While generally under the Internal Revenue Code, the residential parent receives the tax dependency exemption, the trial court has the authority to award the exemption to the non-residential parent if doing so will further the interest of the child. Singer v. Dickinson (1992),63 Ohio St.3d 408, 411. The child's interests are furthered if allocation of the exemption to the non-residential parent produces a net tax savings; that is, if the non-residential parent's taxable income falls into a higher tax bracket than the residential parent. Id. at 415.

Although the instant case was a shared parenting case, it is apparent from the record that appellant's income falls into a higher tax bracket than that of appellee. The record reflects that appellant was employed, earning $44,000 per year, while appellee was not employed at the time of trial, and in her most recent employment, had earned only $1200 annually. While the court states on the record he intended to impute some income to appellee for child-support purposes, in the absence of a child-support worksheet, as discussed in I above, we cannot determine how much, if any income he has imputed to appellee. Further, the court makes no findings in support of its division of the tax dependency exemptions.

As it appears from the record that the division of the tax exemptions is not supported by the evidence, and in light of our remand for reconsideration of child support in accordance with a child-support worksheet, the fifth assignment of error is sustained.

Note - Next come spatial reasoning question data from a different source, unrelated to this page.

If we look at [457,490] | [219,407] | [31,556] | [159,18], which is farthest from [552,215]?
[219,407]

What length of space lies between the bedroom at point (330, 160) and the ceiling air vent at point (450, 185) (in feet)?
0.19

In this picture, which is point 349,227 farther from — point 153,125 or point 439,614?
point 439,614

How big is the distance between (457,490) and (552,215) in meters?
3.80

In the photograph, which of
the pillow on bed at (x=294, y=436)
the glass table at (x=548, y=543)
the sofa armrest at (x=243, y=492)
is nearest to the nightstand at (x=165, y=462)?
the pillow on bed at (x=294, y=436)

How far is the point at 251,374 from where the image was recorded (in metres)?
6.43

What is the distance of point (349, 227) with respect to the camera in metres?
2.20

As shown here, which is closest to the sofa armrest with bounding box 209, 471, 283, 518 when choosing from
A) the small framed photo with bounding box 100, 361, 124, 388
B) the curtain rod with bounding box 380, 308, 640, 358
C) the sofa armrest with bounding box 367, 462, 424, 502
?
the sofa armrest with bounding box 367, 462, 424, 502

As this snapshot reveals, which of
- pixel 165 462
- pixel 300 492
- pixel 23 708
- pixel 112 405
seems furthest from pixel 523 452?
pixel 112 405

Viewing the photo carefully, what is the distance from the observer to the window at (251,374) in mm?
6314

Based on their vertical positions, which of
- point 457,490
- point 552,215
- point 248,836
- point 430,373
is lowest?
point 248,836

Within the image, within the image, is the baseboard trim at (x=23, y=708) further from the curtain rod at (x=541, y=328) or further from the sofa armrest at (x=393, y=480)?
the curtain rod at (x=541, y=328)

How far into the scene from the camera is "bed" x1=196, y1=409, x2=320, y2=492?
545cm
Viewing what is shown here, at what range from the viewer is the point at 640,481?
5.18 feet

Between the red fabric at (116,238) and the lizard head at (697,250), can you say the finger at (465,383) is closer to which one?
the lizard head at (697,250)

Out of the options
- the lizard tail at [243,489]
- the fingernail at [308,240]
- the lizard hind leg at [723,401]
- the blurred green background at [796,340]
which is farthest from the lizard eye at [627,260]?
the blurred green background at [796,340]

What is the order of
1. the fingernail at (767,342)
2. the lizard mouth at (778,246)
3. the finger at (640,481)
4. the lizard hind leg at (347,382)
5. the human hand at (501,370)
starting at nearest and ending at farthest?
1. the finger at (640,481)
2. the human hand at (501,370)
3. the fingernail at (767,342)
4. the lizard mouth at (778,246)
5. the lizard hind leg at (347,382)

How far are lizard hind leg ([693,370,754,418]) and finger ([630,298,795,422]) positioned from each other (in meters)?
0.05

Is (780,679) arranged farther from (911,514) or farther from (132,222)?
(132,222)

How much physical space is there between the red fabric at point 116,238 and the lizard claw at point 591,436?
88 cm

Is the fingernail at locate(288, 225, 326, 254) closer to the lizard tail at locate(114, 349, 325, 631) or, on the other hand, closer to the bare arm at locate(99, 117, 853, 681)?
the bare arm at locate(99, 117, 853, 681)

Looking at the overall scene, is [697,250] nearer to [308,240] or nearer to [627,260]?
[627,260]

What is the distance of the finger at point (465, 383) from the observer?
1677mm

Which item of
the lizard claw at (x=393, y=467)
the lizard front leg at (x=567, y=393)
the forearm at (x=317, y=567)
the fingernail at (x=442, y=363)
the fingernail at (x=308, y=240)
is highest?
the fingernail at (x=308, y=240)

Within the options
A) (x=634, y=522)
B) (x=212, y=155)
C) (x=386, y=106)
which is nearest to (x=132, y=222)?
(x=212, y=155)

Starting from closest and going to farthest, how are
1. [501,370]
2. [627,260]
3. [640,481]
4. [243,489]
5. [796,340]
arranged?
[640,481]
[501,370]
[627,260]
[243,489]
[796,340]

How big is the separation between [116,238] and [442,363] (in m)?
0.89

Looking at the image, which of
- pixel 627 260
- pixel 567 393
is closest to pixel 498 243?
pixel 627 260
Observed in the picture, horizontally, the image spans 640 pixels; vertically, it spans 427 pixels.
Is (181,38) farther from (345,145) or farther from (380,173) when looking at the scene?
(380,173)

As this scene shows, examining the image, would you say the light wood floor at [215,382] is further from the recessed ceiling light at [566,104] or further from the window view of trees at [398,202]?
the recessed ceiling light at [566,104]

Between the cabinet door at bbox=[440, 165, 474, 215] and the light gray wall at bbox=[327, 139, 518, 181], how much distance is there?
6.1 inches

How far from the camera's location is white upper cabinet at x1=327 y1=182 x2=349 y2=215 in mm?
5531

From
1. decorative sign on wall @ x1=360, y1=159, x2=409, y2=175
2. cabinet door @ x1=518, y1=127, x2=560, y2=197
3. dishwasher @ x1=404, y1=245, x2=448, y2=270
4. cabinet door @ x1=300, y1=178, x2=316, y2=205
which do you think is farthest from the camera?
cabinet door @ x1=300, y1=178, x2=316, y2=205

The judgment of the Stark County Common Pleas, Domestic Relations Division, ordering appellant to pay child support in the amount of $336 per month per child is reversed, and this case is remanded to that court with instructions to calculate and award support in accordance with the procedures set forth in R.C. 3119.02, R.C. 3119.021, and R.C. 3119.022. The court's judgment awarding each party one of the tax dependency exemptions is also reversed, and this cause is remanded for reconsideration of dependency exemptions, in accordance with applicable law. In all other respects, the judgment is affirmed.

JUDGMENT ENTRY For the reasons stated in the Memorandum-Opinion on file, the judgment of the Stark County Common Pleas, Domestic Relations Division, ordering appellant to pay child support in the amount of $336 per month per child is reversed, and this case is remanded to that court with instructions to calculate and award support in accordance with the procedures set forth in R.C. 3119.02, R.C. 3119.021, and R.C. 3119.022. The court's judgment awarding each party one of the tax dependency exemptions is also reversed, and this cause is remanded for reconsideration of the division of the dependency exemptions, in accordance with applicable law. In all other respects, the judgment is affirmed. Costs to be split evenly between the parties.